Six times since May 26, I left town as neighbors had their lodgepoles sprayed with pesticides, saturating huge areas with great plumes of the toxins soaring 60 feet into the air with overspray drifting into my yard. (And we thought second-hand smoke was bad.) I stayed away for days to avoid another neurological setback.
Getting on the “sensitivity list” costs a minimum of $160 for a trip to the doctor to have her fill out a form for review by the state. In return, all you get is 24-hour notice. You still have to leave town if you are like me, one of the many immune-compromised in Grand County. I skipped that ineffective, costly step and kept my eyes open instead, and my bags packed.

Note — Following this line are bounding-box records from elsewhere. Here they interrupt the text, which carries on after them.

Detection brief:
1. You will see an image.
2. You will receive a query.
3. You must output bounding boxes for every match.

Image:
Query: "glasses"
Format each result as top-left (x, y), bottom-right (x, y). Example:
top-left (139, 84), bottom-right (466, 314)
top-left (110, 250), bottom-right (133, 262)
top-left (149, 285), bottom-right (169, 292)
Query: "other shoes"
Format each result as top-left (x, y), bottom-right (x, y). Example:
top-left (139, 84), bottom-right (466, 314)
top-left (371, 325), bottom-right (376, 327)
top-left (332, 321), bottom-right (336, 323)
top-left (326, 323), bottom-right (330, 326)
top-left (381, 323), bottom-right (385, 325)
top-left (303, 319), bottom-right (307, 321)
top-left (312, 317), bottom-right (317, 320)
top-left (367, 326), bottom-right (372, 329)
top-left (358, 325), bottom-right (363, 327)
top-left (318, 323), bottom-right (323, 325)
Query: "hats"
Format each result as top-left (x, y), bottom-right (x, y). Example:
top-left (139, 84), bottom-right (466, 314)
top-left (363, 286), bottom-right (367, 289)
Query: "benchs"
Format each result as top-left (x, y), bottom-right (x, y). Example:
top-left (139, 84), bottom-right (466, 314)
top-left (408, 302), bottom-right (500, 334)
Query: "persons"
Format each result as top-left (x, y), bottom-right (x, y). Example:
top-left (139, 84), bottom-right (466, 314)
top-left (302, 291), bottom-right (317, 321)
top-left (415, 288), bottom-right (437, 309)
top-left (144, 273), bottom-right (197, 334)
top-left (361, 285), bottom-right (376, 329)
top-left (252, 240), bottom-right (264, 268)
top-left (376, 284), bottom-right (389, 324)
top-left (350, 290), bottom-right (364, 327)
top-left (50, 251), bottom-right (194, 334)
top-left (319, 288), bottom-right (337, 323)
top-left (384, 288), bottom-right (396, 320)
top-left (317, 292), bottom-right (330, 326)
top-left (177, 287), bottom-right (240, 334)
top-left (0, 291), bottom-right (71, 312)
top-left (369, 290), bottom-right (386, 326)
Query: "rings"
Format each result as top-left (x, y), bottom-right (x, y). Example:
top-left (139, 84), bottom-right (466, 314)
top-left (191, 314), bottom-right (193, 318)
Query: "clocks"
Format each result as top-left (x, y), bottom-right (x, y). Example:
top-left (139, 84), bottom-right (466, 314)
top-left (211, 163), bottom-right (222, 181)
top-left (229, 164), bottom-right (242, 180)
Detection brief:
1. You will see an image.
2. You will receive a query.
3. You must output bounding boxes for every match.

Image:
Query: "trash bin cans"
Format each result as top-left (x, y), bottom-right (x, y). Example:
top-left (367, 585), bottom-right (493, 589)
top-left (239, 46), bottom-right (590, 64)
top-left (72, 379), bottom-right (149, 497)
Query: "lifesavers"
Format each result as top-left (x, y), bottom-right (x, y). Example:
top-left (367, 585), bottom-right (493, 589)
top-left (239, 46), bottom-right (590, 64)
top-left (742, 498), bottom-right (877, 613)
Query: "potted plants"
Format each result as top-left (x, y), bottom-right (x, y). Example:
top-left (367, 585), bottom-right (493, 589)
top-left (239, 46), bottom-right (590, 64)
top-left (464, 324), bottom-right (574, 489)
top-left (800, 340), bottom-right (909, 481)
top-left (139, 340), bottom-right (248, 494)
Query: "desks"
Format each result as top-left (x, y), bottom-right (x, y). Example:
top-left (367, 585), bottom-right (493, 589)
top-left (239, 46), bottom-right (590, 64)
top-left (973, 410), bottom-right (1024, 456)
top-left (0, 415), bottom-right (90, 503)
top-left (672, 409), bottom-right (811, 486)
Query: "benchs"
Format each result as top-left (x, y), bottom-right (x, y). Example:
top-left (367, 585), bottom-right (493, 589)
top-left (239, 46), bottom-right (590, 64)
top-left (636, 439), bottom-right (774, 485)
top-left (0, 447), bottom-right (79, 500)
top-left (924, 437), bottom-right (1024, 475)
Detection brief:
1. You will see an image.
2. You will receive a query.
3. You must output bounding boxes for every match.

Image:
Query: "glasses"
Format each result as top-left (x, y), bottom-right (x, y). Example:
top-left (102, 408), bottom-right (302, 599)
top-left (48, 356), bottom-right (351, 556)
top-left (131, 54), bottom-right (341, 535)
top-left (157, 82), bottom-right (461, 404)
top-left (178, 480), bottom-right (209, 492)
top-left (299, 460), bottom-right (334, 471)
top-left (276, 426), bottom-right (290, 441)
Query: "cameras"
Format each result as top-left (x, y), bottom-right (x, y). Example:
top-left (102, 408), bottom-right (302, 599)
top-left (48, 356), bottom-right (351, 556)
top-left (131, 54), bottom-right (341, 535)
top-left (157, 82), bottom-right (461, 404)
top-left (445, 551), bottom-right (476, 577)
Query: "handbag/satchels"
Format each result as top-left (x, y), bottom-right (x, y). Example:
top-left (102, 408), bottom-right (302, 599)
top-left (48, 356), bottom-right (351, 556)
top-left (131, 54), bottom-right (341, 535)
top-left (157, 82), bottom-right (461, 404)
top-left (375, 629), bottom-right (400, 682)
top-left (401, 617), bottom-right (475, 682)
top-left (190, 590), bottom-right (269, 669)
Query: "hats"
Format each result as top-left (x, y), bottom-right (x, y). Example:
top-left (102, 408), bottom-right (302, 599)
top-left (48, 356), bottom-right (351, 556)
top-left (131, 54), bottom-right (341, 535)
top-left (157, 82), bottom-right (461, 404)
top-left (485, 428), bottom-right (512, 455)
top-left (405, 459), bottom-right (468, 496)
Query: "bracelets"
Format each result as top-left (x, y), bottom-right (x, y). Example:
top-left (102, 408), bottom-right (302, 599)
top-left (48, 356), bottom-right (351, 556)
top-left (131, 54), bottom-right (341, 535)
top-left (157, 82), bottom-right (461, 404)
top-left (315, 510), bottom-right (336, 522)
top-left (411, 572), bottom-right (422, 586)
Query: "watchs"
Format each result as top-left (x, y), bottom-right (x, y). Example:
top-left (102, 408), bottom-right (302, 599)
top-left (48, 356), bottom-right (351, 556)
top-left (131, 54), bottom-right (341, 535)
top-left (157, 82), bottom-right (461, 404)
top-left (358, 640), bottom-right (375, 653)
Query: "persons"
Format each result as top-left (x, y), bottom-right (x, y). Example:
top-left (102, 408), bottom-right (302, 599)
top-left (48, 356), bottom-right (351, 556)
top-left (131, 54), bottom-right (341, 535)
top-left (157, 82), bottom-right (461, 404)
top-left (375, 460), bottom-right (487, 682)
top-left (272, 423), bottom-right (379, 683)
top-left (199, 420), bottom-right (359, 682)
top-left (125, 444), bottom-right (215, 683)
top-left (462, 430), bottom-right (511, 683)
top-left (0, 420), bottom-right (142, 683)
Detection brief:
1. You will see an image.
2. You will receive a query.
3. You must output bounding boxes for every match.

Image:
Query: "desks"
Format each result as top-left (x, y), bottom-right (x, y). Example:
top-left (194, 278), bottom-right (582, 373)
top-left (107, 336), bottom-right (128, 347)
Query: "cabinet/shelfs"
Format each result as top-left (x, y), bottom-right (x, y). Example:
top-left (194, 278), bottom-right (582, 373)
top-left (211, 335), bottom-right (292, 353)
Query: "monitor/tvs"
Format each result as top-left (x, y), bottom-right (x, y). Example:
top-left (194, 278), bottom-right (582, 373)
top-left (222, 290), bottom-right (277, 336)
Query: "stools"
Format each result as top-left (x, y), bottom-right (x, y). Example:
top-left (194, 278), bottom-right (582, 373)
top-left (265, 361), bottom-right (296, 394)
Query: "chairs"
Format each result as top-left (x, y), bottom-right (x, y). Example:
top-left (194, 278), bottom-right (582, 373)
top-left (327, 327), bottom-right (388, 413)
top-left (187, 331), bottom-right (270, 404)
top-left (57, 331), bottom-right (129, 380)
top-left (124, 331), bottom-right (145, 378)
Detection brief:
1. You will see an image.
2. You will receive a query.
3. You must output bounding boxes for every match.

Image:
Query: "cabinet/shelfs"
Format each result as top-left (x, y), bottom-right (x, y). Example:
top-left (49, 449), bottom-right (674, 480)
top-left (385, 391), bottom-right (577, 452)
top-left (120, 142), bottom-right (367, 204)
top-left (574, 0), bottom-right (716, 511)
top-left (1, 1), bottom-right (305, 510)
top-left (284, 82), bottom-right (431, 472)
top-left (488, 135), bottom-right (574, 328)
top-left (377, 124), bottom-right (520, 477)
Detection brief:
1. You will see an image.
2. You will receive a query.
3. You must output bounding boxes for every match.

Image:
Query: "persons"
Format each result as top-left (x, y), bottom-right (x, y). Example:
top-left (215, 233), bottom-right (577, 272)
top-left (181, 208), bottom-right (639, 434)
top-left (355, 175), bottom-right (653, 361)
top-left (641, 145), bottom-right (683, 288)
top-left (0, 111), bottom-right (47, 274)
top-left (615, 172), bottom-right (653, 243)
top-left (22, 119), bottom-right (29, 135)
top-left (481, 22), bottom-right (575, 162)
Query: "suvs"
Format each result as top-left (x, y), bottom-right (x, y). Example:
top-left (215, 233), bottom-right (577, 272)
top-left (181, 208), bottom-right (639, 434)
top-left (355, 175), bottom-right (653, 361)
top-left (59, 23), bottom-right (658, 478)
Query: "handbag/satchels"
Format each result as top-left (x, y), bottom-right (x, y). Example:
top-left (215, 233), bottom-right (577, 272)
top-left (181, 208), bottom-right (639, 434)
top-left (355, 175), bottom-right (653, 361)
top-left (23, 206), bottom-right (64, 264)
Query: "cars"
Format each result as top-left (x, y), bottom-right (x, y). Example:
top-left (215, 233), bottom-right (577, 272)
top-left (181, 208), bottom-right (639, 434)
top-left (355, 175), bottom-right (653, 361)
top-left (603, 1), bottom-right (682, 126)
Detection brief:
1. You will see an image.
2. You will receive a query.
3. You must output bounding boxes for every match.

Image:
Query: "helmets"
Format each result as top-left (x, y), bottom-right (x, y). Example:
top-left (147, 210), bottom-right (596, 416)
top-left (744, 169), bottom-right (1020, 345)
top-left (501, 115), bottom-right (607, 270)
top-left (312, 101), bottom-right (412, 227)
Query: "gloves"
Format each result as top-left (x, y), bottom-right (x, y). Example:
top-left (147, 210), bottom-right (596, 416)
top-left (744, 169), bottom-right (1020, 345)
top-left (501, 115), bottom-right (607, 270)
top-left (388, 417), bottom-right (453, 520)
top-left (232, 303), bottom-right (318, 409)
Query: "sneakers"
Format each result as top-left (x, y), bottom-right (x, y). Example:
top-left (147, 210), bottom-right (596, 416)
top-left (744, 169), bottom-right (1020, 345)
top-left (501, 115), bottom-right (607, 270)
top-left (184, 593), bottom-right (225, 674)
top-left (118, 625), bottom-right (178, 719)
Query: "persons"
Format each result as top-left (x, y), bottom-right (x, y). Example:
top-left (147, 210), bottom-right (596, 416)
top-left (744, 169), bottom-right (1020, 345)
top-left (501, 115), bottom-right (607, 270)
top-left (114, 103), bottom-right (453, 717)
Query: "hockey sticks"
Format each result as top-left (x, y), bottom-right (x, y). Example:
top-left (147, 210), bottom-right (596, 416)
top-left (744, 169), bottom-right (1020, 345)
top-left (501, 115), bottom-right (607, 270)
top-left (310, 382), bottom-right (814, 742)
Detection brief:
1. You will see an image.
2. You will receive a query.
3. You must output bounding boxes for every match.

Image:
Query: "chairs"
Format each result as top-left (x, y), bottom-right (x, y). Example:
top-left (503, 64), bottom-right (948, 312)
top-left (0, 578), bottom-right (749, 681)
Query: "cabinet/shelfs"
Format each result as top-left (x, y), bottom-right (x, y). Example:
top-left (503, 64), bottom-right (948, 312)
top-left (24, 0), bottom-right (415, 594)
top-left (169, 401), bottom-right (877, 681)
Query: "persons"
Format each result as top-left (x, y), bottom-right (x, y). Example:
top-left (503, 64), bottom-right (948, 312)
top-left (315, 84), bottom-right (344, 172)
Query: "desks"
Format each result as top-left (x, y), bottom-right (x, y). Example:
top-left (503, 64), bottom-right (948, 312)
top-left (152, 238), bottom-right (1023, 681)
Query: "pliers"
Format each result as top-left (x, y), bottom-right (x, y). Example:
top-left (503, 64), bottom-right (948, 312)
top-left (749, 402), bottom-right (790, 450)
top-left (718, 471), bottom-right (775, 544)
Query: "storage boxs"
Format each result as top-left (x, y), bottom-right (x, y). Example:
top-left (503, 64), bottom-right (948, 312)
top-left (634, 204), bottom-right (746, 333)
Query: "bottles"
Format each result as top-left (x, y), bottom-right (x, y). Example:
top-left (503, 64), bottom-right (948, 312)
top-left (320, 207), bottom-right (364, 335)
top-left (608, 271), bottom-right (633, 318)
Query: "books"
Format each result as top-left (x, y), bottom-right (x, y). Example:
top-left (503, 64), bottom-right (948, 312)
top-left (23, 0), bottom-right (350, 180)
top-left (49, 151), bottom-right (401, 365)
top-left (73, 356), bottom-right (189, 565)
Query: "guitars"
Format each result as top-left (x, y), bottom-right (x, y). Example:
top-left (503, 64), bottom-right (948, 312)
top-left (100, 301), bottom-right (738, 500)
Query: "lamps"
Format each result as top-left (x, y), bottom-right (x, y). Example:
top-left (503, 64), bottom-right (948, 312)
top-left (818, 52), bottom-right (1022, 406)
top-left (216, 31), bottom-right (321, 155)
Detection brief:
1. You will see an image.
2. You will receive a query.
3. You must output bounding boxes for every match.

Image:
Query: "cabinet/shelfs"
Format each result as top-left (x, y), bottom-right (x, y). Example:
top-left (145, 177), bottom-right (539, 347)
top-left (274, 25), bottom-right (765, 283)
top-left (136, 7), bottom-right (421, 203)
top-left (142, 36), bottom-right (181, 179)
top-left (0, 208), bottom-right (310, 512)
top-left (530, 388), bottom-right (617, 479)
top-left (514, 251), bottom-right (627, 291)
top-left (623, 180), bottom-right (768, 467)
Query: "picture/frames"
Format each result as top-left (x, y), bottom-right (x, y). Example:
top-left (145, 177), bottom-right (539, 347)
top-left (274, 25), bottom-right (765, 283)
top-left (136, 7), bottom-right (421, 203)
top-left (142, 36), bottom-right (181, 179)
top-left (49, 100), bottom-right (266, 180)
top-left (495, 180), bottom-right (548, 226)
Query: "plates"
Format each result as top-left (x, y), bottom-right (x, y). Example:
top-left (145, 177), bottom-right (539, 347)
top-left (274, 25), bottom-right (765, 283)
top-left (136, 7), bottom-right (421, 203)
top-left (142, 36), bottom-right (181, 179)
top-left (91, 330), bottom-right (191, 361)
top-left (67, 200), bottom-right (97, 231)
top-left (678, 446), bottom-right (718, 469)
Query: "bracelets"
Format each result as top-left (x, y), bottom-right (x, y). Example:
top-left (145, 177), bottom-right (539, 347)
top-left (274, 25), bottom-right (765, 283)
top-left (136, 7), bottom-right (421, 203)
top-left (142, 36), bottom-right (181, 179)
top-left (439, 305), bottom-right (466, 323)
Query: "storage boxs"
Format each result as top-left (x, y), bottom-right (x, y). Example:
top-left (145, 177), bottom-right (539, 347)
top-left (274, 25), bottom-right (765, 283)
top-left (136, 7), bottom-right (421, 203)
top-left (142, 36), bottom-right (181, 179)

We often hear about protecting our “high-value trees.” But what about high-value humans? How about high-value children, high-value pregnant women, high-value elderly people, and high-value immune-compromised friends and family members? They are all more vulnerable to these neurotoxic, carcinogenic pesticides, like carbaryl and permethrin. Have greed and pride made us uncaring and apathetic?
And to add insult to injury, the pesticides are obviously not saving our trees.
Meanwhile, my attempt to avoid the toxic spray failed. I was driving down Grand Avenue one beautiful day with the windows down. I didn’t see the man with the spray-gun along the roadside until it was too late. Before I knew what was happening, I got a lungful of pesticides. I rolled up the windows, drove home, took a shower, but my breathing had already slowed down. Shortly afterwards, the convulsions began. Within three days, I had spiraled downward again until I was unable to walk. Now I am in a wheelchair again. A neurological disease does not withstand exposure to neurotoxins very well. I’m back on medication to stop nocturnal seizures.
My husband and I have finally made the difficult decision to leave this lovely, formerly healthy town. So long, Grand Lake. We’ll miss you. But right now, I miss walking and breathing more.